_Task description_.
Write the full listing out again, keeping every line exactly as it is.

_Source records_.
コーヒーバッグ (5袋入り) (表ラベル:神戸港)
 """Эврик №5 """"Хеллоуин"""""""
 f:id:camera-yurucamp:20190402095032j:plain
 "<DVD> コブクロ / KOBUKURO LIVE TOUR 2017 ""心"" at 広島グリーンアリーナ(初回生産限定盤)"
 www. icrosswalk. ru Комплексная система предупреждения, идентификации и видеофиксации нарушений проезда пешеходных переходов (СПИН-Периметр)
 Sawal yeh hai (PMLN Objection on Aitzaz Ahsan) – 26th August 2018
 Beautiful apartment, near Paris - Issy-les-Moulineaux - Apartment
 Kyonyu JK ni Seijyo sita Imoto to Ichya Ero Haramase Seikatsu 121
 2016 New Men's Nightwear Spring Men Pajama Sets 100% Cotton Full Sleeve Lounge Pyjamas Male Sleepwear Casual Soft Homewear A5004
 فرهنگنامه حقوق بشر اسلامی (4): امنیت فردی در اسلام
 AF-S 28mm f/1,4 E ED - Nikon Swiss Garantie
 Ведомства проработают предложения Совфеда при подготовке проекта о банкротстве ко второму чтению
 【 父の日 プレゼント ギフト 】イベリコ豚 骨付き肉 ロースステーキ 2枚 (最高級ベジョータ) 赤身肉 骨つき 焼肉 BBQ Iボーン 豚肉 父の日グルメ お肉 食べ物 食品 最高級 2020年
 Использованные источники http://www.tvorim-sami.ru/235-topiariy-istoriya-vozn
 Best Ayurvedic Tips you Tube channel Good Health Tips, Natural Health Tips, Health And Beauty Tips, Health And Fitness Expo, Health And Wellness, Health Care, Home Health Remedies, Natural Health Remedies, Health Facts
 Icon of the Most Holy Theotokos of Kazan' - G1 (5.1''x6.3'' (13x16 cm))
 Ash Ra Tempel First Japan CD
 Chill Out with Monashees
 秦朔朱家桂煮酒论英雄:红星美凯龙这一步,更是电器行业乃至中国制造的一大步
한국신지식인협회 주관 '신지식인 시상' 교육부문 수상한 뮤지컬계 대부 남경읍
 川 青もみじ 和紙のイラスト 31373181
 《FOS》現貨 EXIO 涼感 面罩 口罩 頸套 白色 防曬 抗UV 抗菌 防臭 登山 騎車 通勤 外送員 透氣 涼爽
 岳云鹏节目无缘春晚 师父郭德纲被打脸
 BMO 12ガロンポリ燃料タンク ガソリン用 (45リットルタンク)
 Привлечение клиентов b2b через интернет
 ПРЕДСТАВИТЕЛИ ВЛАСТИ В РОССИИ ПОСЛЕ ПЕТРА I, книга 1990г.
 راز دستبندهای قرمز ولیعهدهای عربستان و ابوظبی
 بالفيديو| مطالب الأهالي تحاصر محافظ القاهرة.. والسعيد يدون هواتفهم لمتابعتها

_Response_.
コーヒーバッグ (5袋入り) (表ラベル:神戸港)
 """Эврик №5 """"Хеллоуин"""""""
 f:id:camera-yurucamp:20190402095032j:plain
 "<DVD> コブクロ / KOBUKURO LIVE TOUR 2017 ""心"" at 広島グリーンアリーナ(初回生産限定盤)"
 www. icrosswalk. ru Комплексная система предупреждения, идентификации и видеофиксации нарушений проезда пешеходных переходов (СПИН-Периметр)
 Sawal yeh hai (PMLN Objection on Aitzaz Ahsan) – 26th August 2018
 Beautiful apartment, near Paris - Issy-les-Moulineaux - Apartment
 Kyonyu JK ni Seijyo sita Imoto to Ichya Ero Haramase Seikatsu 121
 2016 New Men's Nightwear Spring Men Pajama Sets 100% Cotton Full Sleeve Lounge Pyjamas Male Sleepwear Casual Soft Homewear A5004
 فرهنگنامه حقوق بشر اسلامی (4): امنیت فردی در اسلام
 AF-S 28mm f/1,4 E ED - Nikon Swiss Garantie
 Ведомства проработают предложения Совфеда при подготовке проекта о банкротстве ко второму чтению
 【 父の日 プレゼント ギフト 】イベリコ豚 骨付き肉 ロースステーキ 2枚 (最高級ベジョータ) 赤身肉 骨つき 焼肉 BBQ Iボーン 豚肉 父の日グルメ お肉 食べ物 食品 最高級 2020年
 Использованные источники http://www.tvorim-sami.ru/235-topiariy-istoriya-vozn
 Best Ayurvedic Tips you Tube channel Good Health Tips, Natural Health Tips, Health And Beauty Tips, Health And Fitness Expo, Health And Wellness, Health Care, Home Health Remedies, Natural Health Remedies, Health Facts
 Icon of the Most Holy Theotokos of Kazan' - G1 (5.1''x6.3'' (13x16 cm))
 Ash Ra Tempel First Japan CD
 Chill Out with Monashees
 秦朔朱家桂煮酒论英雄:红星美凯龙这一步,更是电器行业乃至中国制造的一大步
한국신지식인협회 주관 '신지식인 시상' 교육부문 수상한 뮤지컬계 대부 남경읍
 川 青もみじ 和紙のイラスト 31373181
 《FOS》現貨 EXIO 涼感 面罩 口罩 頸套 白色 防曬 抗UV 抗菌 防臭 登山 騎車 通勤 外送員 透氣 涼爽
 岳云鹏节目无缘春晚 师父郭德纲被打脸
 BMO 12ガロンポリ燃料タンク ガソリン用 (45リットルタンク)
 Привлечение клиентов b2b через интернет
 ПРЕДСТАВИТЕЛИ ВЛАСТИ В РОССИИ ПОСЛЕ ПЕТРА I, книга 1990г.
 راز دستبندهای قرمز ولیعهدهای عربستان و ابوظبی
 بالفيديو| مطالب الأهالي تحاصر محافظ القاهرة.. والسعيد يدون هواتفهم لمتابعتها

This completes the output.